Bildende Kunst Doppelpass mit Pinsel und Palette

Frankfurt · Das Frankfurter Städel würdigt in einer opulenten Schau die langjährige Malerfreundschaft zwischen Henri Matisse und Pierre Bonnard.

 Henri Matisse’ „Großer liegender Akt“ (1935), der von Pierre Bonnards „Liegenden Akt“ (unten) inspiriert worden zu sein scheint.

Henri Matisse’ „Großer liegender Akt“ (1935), der von Pierre Bonnards „Liegenden Akt“ (unten) inspiriert worden zu sein scheint.

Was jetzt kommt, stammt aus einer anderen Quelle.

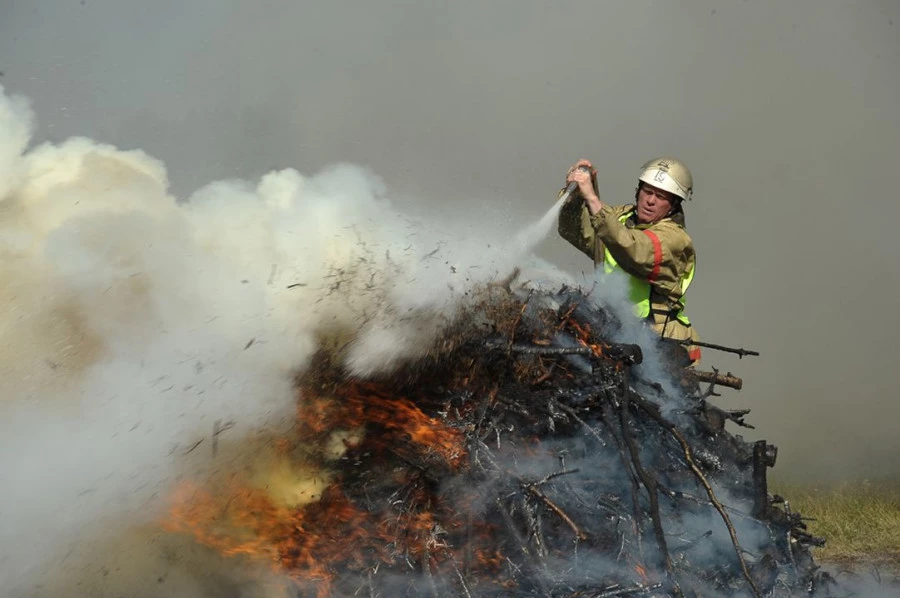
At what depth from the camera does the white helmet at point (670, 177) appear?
698cm

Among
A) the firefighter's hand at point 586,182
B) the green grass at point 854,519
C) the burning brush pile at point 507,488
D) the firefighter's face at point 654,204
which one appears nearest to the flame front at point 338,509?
the burning brush pile at point 507,488

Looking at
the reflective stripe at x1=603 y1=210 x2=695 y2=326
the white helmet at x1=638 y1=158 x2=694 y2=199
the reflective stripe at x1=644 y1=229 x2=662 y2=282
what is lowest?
the reflective stripe at x1=603 y1=210 x2=695 y2=326

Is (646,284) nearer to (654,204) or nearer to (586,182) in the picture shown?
(654,204)

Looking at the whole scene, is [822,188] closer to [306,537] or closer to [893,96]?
[893,96]

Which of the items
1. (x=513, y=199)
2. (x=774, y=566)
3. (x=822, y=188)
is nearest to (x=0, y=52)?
(x=513, y=199)

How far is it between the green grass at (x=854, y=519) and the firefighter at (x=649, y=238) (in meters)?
2.91

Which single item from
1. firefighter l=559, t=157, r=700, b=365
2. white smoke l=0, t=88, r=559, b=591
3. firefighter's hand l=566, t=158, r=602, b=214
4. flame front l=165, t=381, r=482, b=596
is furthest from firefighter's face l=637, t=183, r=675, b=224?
flame front l=165, t=381, r=482, b=596

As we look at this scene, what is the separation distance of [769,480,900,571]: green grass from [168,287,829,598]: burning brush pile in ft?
9.87

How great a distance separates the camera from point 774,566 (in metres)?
5.62

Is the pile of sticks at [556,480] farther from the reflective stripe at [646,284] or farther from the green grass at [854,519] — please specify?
the green grass at [854,519]

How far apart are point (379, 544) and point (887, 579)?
4.67 meters

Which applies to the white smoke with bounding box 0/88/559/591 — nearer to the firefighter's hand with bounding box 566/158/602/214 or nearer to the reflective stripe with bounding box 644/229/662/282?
the firefighter's hand with bounding box 566/158/602/214

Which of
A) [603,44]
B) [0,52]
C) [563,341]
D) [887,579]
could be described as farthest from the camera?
[603,44]

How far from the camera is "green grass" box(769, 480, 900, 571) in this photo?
8367 mm
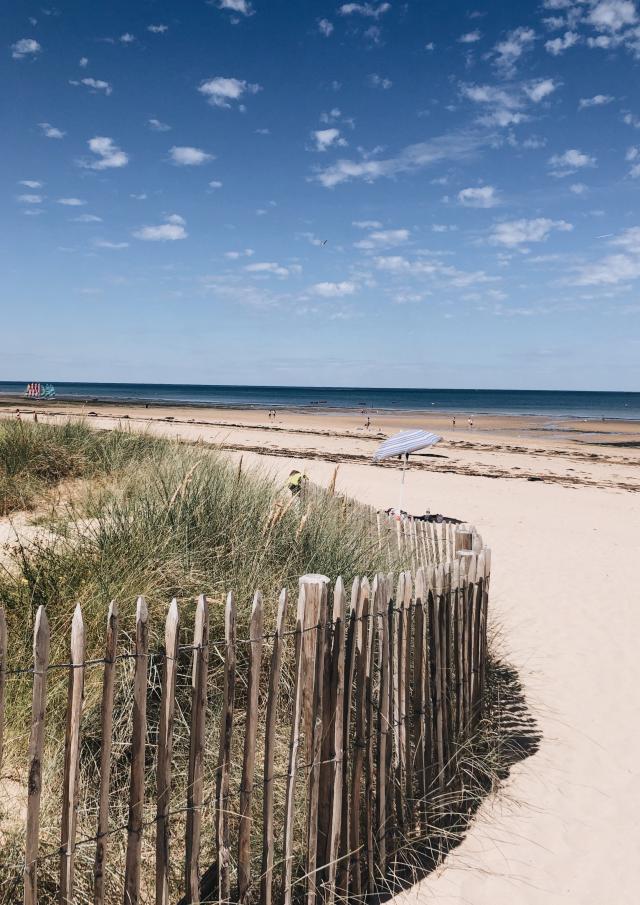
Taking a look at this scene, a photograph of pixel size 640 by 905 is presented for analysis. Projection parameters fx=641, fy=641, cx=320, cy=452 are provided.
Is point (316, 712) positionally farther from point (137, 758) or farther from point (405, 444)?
point (405, 444)

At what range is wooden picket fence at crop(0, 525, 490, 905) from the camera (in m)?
1.94

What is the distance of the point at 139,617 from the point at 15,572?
2461mm

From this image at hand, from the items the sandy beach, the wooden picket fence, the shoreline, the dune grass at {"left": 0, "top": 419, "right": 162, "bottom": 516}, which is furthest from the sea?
the wooden picket fence

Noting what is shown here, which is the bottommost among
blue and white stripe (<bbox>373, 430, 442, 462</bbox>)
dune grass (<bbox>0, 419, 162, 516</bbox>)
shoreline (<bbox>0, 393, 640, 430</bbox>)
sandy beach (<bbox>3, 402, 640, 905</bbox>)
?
sandy beach (<bbox>3, 402, 640, 905</bbox>)

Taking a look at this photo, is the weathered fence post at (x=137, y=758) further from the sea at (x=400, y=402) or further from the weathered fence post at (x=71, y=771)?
the sea at (x=400, y=402)

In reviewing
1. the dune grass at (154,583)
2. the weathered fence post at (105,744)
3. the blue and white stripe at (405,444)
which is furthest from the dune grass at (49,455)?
the weathered fence post at (105,744)

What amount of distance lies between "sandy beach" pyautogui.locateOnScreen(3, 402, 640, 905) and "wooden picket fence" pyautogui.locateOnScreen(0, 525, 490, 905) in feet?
1.26

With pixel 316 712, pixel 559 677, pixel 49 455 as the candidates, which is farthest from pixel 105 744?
pixel 49 455

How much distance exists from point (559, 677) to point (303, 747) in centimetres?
311

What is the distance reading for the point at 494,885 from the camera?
9.43ft

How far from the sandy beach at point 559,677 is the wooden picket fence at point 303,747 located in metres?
0.39

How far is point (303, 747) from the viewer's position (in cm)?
275

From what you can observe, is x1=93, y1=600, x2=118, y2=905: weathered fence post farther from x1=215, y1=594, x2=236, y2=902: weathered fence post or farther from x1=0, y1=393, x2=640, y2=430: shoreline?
x1=0, y1=393, x2=640, y2=430: shoreline

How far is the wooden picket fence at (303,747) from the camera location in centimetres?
194
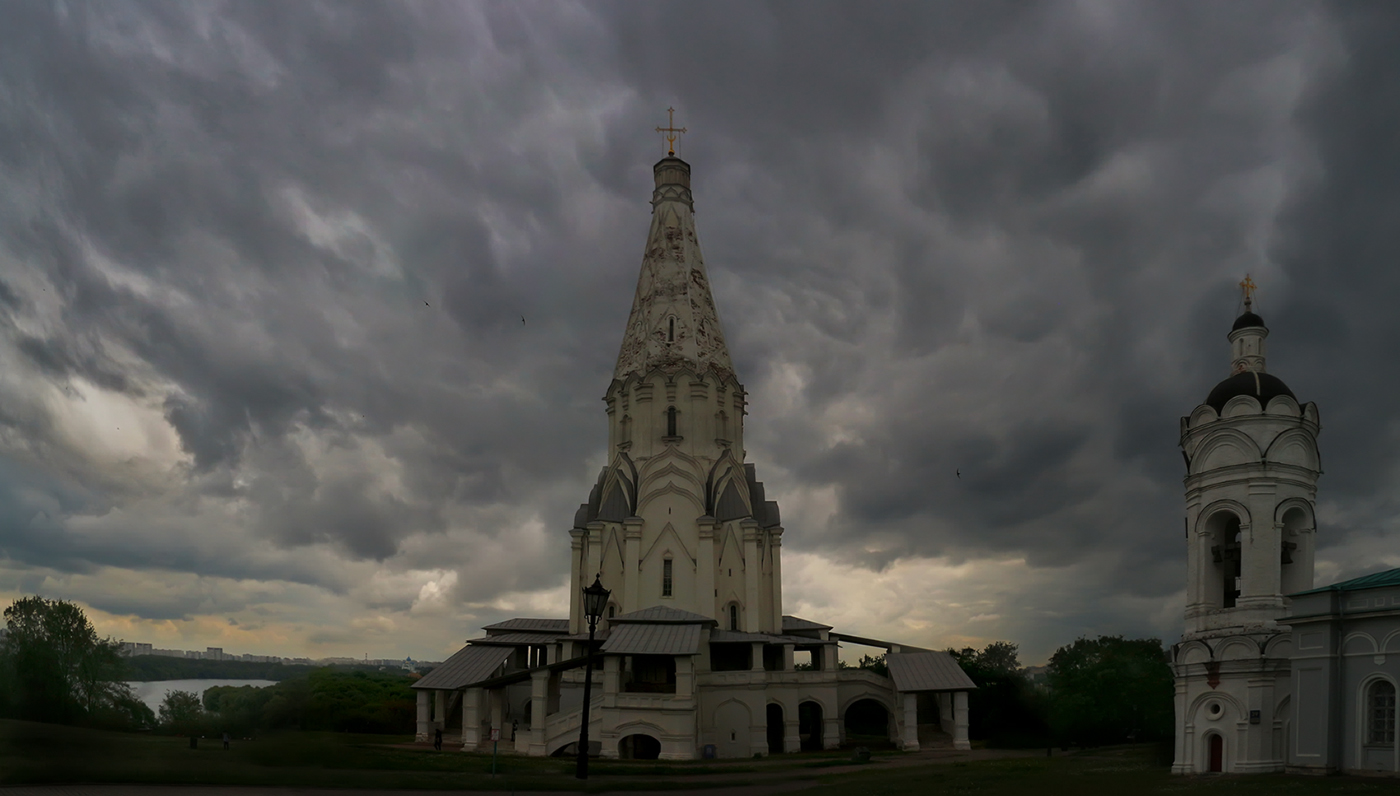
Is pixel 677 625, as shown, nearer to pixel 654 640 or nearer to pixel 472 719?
pixel 654 640

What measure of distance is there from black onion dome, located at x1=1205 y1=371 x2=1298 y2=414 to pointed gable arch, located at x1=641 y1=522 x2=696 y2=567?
1057 inches

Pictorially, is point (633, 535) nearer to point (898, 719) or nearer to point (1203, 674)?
point (898, 719)

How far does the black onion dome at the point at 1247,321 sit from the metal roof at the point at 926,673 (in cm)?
2100

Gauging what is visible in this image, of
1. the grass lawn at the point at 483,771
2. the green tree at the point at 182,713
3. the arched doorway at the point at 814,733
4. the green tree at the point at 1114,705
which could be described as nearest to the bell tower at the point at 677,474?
the arched doorway at the point at 814,733

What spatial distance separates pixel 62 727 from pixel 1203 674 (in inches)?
1107

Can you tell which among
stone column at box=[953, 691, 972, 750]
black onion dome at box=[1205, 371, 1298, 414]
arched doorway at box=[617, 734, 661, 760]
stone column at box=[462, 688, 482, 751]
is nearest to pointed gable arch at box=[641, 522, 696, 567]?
arched doorway at box=[617, 734, 661, 760]

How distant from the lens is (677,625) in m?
42.7

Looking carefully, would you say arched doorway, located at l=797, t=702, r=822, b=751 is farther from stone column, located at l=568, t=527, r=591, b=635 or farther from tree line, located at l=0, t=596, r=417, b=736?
tree line, located at l=0, t=596, r=417, b=736

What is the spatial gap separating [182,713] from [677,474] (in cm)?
4120

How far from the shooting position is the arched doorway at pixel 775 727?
45500mm

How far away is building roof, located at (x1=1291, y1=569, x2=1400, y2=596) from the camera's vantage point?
2203 centimetres

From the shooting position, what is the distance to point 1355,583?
23266mm

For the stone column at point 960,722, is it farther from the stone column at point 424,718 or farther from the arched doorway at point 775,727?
the stone column at point 424,718

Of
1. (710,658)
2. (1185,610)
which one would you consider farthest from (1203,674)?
(710,658)
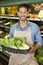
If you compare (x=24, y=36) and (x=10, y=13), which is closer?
(x=24, y=36)

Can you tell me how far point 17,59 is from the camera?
3.00 m

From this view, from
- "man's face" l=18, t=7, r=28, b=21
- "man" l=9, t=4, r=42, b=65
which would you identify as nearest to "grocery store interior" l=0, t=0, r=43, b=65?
"man" l=9, t=4, r=42, b=65

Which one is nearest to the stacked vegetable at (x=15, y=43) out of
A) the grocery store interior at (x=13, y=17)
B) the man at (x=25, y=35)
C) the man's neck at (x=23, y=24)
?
the man at (x=25, y=35)

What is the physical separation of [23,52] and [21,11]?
66cm

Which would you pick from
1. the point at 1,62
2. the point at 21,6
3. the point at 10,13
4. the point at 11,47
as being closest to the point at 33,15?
the point at 10,13

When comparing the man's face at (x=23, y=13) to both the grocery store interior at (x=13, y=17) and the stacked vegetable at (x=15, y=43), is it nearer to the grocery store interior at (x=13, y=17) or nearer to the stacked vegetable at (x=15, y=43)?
the stacked vegetable at (x=15, y=43)

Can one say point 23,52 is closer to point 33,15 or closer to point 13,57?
point 13,57

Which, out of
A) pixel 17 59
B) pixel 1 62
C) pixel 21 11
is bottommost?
pixel 1 62

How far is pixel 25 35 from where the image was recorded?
319cm

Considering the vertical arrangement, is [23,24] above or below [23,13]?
below

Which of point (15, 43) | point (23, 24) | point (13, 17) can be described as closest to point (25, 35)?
point (23, 24)

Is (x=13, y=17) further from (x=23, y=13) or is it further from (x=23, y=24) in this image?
(x=23, y=13)

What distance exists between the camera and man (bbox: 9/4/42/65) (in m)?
2.90

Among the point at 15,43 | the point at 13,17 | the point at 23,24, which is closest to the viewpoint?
the point at 15,43
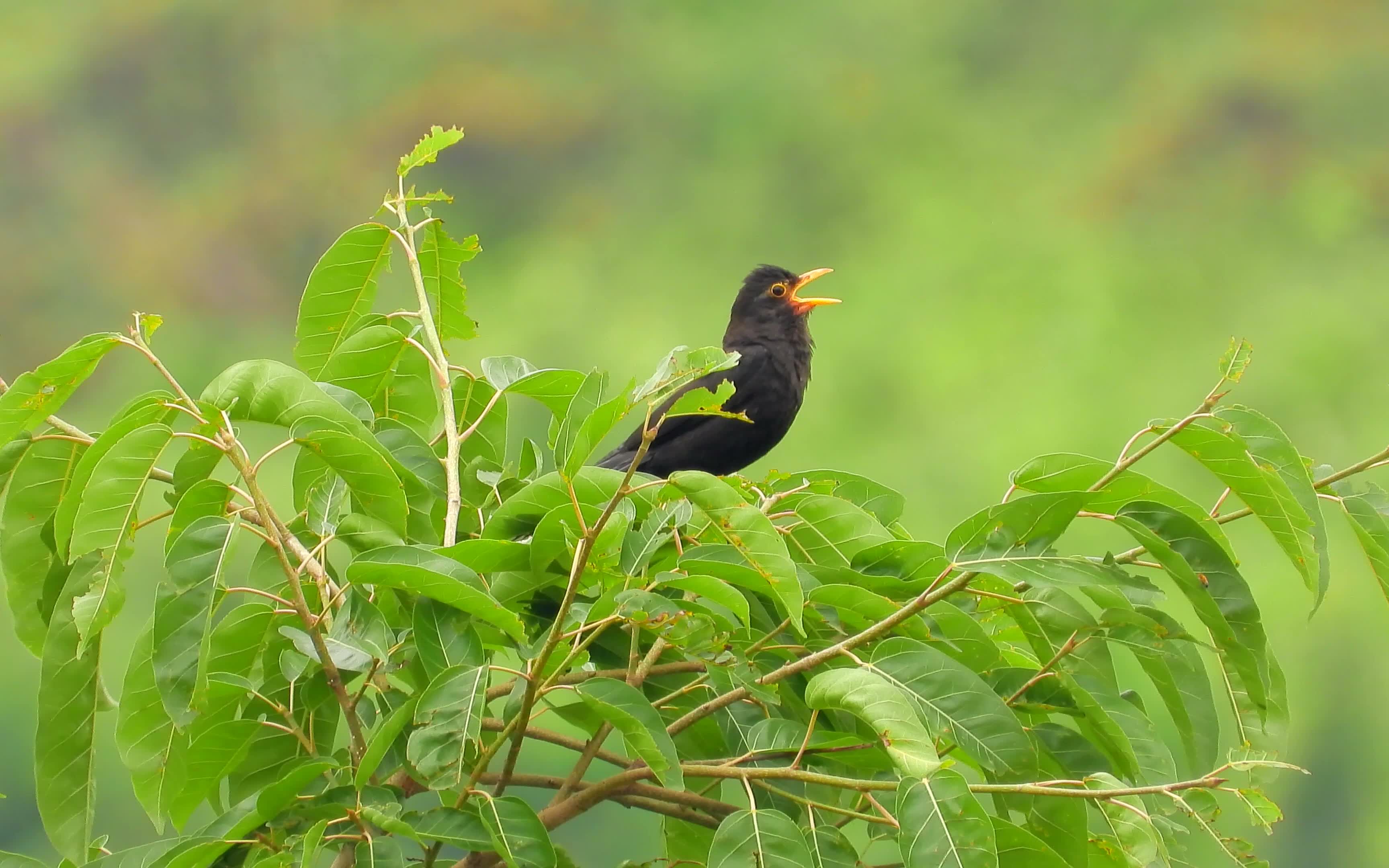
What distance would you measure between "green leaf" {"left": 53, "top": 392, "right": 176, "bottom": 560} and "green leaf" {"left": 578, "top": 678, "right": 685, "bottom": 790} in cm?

Foto: The Baltimore Museum of Art, The Cone Collection © Succession H. Matisse / VG Bild-Kunst, Bonn 2017/Foto: Mitro Hood

Gleich zum Auftakt hängen im Städel zwei Werke, die die beiden Malerfreunde voneinander besaßen und die sie beide ein Leben lang begleiteten: Pierre Bonnards Interieur „Abend im Wohnzimmer“ hütete Henri Matisse (1869-1954); dessen 1911 entstandenes Gemälde „Das offene Fenster“ wiederum hatte der zwei Jahre ältere Bonnard (1867-1947) im Jahr darauf gekauft. Während Bonnards Genrebild eine an Edvard Munch erinnernde Düsternis ausstrahlt, badet Matisse’ lichtgesättigtes „Bild im Bild“ förmlich in schrillen Pastelltönen. Schon in dieser ersten Gegenüberstellung wird nicht nur ihr unterschiedliches Malernaturell deutlich, sondern auch ihre je ganz eigene Handschrift. Während Bonnards malerisches Werk von Rückzug und Intimität geprägt ist und Lakonie und Schwermut atmet, wirkt Matisse’ Malerei geradezu unbeschwert, zupackend und überschäumend-farbig.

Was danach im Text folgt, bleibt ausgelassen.